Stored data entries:
>>

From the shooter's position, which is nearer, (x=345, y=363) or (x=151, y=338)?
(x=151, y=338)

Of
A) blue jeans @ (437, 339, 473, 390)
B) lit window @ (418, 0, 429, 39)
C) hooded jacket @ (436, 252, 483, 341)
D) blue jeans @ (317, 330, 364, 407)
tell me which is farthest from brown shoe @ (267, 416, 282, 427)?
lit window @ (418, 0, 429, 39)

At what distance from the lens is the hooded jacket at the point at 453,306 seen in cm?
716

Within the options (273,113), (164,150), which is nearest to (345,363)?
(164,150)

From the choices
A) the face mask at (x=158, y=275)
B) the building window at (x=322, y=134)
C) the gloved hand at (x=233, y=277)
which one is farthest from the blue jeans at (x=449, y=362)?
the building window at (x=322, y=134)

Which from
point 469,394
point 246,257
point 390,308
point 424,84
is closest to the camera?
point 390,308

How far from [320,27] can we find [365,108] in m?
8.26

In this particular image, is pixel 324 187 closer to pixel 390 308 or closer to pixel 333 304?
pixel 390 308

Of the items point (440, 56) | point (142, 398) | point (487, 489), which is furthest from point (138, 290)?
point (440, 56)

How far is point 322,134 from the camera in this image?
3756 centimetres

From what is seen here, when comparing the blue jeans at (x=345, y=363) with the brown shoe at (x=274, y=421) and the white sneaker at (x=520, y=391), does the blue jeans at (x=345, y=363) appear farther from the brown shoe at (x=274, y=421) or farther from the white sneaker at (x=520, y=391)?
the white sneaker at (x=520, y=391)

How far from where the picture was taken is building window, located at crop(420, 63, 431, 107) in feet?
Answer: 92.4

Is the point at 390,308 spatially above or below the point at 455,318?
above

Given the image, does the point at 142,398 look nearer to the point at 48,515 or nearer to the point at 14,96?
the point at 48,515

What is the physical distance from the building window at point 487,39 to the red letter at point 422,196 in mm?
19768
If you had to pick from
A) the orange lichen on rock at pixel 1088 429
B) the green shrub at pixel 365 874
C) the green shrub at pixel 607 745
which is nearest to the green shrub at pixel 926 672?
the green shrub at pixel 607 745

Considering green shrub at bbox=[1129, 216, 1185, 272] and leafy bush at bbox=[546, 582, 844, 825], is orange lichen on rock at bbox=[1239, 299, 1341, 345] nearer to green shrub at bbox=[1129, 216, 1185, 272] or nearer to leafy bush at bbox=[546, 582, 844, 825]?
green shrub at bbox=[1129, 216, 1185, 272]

<<

Reproduce the records starting at the line that contains "How far from [320,27]" and ending at the line that contains "Answer: 92.4", replacing "blue jeans" with "denim trousers" and leaving everything else unchanged. Give only those lines.

_SOLVED EXERCISE_
How far from [320,27] can we find [365,108] in m?
8.26

In this particular image, is pixel 324 187 closer to pixel 390 308 or closer to pixel 333 304?
pixel 390 308

Of the items point (440, 56) | point (142, 398) | point (487, 489), which is furthest from point (138, 290)?
point (440, 56)

How far is point 322,134 from the camera in this image?
3756 centimetres

From what is seen here, when comparing the denim trousers at (x=345, y=363) with the brown shoe at (x=274, y=421) and the white sneaker at (x=520, y=391), does the denim trousers at (x=345, y=363) appear farther from the brown shoe at (x=274, y=421) or farther from the white sneaker at (x=520, y=391)?
the white sneaker at (x=520, y=391)

How far from where the picture was taken is building window, located at crop(420, 63, 431, 107) in feet?
Answer: 92.4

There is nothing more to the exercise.